You should obtains files like the ones reported below.

CELL_BEFORE should be

#! FIELDS time cell_before.ax cell_before.ay cell_before.az cell_before.bx cell_before.by cell_before.bz cell_before.cx cell_before.cy cell_before.cz
 0.000000 4.533710 0.000000 0.000000 0.000000 4.533710 0.000000 2.266860 2.266860 3.205821
 1.000000 4.533710 0.000000 0.000000 0.000000 4.533710 0.000000 2.266860 2.266860 3.205821
 2.000000 4.533710 0.000000 0.000000 0.000000 4.533710 0.000000 2.266860 2.266860 3.205821
 3.000000 4.533710 0.000000 0.000000 0.000000 4.533710 0.000000 2.266860 2.266860 3.205821
 4.000000 4.533710 0.000000 0.000000 0.000000 4.533710 0.000000 2.266860 2.266860 3.205821

CELL_AFTER should be

#! FIELDS time cell_after.ax cell_after.ay cell_after.az cell_after.bx cell_after.by cell_after.bz cell_after.cx cell_after.cy cell_after.cz
 0.000000 4.533710 -0.000059 -0.000008 0.000059 4.533710 -0.000172 2.266895 2.266952 3.205730
 1.000000 -0.396226 4.289476 -1.413481 -1.244340 1.260309 4.173460 2.249665 3.307132 2.134590
 2.000000 -3.016552 1.123968 -3.192434 -1.055123 -4.375593 -0.543533 -4.309790 -1.356178 0.375612
 3.000000 -4.083873 1.923282 -0.421306 0.339577 -0.267554 -4.513051 -3.243502 -2.069026 -2.398628
 4.000000 -4.020722 2.094622 -0.029688 -1.060483 -1.979827 3.938298 -1.263169 2.532008 3.542306

As you can see, the generating vectors of the periodic lattice before fitting are constant. On the other hand, after fitting these vectors change so as to keep RNA correctly aligned to its reference structure.

Later on you will learn how to add a bias potential on a give collective variable.

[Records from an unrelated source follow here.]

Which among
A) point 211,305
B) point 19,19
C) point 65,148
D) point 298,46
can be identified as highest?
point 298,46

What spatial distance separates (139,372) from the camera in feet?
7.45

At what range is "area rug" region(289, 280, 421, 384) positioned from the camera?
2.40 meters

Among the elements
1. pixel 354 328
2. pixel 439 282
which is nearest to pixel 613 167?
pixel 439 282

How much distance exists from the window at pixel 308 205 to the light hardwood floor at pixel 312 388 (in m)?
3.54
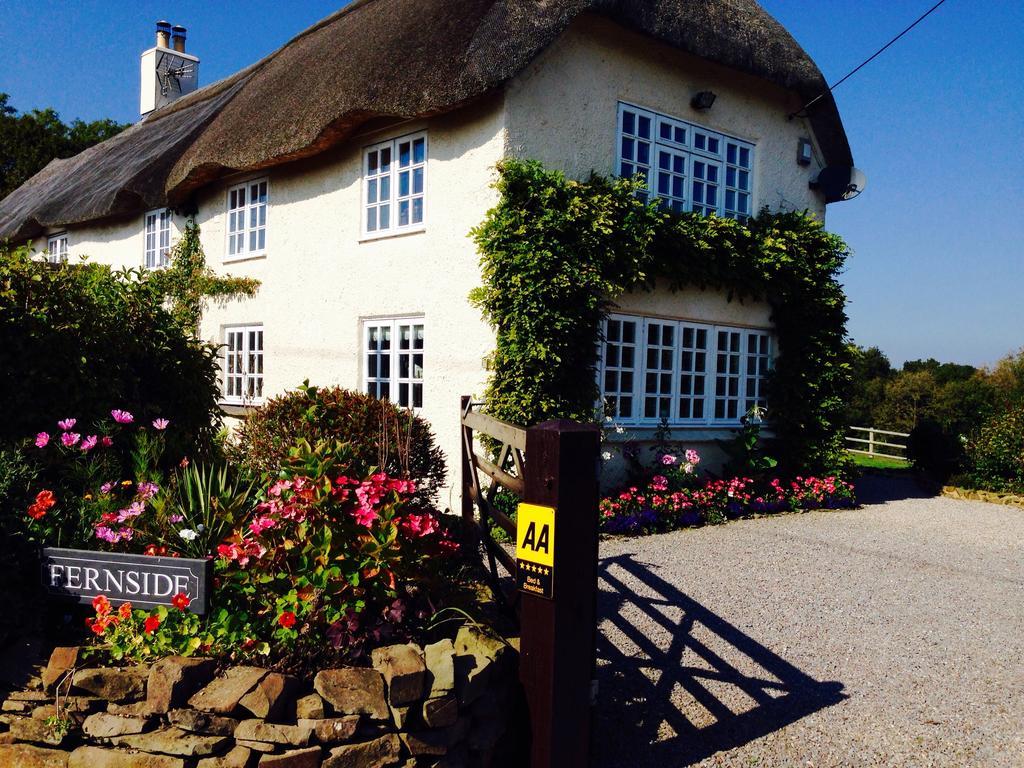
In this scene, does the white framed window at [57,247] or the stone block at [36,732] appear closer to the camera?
the stone block at [36,732]

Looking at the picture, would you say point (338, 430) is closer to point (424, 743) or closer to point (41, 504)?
point (41, 504)

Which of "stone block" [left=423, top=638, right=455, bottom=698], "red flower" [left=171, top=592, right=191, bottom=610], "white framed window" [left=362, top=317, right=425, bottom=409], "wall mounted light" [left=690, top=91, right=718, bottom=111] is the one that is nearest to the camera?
"stone block" [left=423, top=638, right=455, bottom=698]

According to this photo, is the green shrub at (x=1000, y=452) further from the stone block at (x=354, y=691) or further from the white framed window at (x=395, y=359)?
the stone block at (x=354, y=691)

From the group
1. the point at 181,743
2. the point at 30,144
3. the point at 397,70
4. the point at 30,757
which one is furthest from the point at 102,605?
the point at 30,144

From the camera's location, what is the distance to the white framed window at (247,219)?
11.3 metres

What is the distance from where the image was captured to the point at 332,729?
2838 mm

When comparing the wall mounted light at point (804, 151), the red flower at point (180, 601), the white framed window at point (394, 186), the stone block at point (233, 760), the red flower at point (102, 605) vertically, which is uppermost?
the wall mounted light at point (804, 151)

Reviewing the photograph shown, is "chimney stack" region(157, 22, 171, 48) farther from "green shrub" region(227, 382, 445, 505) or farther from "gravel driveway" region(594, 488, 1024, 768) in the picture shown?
"gravel driveway" region(594, 488, 1024, 768)

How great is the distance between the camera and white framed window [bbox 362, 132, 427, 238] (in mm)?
8852

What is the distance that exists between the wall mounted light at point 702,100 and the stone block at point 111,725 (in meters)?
8.66

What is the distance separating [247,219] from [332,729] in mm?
10004

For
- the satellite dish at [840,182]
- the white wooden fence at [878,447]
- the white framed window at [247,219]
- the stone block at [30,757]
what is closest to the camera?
the stone block at [30,757]

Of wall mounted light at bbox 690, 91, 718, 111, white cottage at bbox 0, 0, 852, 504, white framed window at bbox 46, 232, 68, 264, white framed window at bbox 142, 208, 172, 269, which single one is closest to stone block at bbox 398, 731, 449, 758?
white cottage at bbox 0, 0, 852, 504

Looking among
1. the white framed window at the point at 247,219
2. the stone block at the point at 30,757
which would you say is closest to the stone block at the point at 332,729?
the stone block at the point at 30,757
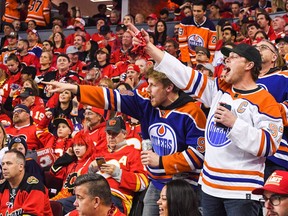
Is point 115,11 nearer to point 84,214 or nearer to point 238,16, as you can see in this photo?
point 238,16

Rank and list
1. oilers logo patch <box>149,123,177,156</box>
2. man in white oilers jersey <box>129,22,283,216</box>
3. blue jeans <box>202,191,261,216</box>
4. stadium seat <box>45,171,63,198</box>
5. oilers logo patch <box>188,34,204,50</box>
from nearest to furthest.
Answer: man in white oilers jersey <box>129,22,283,216</box> < blue jeans <box>202,191,261,216</box> < oilers logo patch <box>149,123,177,156</box> < stadium seat <box>45,171,63,198</box> < oilers logo patch <box>188,34,204,50</box>

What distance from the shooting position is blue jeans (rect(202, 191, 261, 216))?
12.3ft

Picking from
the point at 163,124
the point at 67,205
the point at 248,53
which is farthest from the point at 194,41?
the point at 248,53

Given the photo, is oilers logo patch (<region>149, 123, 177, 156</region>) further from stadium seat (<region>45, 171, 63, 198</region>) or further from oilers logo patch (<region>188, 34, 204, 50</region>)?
oilers logo patch (<region>188, 34, 204, 50</region>)

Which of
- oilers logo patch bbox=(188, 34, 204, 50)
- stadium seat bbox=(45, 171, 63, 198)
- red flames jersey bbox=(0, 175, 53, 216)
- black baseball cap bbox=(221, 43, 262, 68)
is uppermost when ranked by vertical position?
black baseball cap bbox=(221, 43, 262, 68)

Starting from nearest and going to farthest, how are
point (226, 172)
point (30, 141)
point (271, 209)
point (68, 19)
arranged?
point (271, 209) → point (226, 172) → point (30, 141) → point (68, 19)

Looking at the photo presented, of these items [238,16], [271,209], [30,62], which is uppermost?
[271,209]

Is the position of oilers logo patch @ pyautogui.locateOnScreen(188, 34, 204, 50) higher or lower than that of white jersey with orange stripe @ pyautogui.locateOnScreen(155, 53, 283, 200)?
lower

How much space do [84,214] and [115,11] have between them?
10.3 m

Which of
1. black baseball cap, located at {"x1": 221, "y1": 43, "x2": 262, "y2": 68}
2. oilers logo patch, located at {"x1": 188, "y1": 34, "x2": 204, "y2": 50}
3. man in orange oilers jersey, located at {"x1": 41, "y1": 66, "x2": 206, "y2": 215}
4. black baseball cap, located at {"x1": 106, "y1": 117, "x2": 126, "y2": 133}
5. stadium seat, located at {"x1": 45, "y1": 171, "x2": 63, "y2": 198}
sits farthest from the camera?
oilers logo patch, located at {"x1": 188, "y1": 34, "x2": 204, "y2": 50}

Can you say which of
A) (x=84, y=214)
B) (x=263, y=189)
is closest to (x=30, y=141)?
(x=84, y=214)

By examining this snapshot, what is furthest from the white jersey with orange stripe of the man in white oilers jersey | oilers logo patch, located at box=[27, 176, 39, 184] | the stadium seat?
the stadium seat

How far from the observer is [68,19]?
48.9ft

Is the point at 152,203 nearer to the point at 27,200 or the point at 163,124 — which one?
the point at 163,124
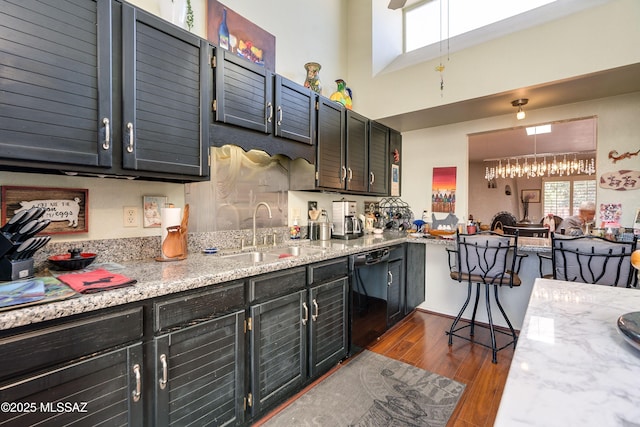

In principle, you could also add a RESTRAINT ro the cell_after.* variables of the last example. This would allow you to force your molecule to a specific orientation.

Conclusions

In summary, in this tutorial you should have learned how to use PLUMED to:

Manipulate atomic coordinates.
Compute collective variables.

All of this was done by just reading an already available trajectory. Notice that there are many alternative tools that could have been used to do the same exercise. Indeed, if you are familiar with other tools, it might be a good idea to also try them and compare the results. The special things of working with PLUMED are the following:

PLUMED implements a vast library of useful collective variables. Browse the manual and search for ideas that are suitable for your system.
PLUMED has a simple and intuitive syntax to combine collective variables ending up in descriptors capable to characterize complex conformational changes.
And finally, the most special thing: any collective variable that can be computed within PLUMED can also be biased while you are running your MD simulation! You will learn more later about this topic.

The last point is probably the main reason why PLUMED exists and what distinguishes it from other available software.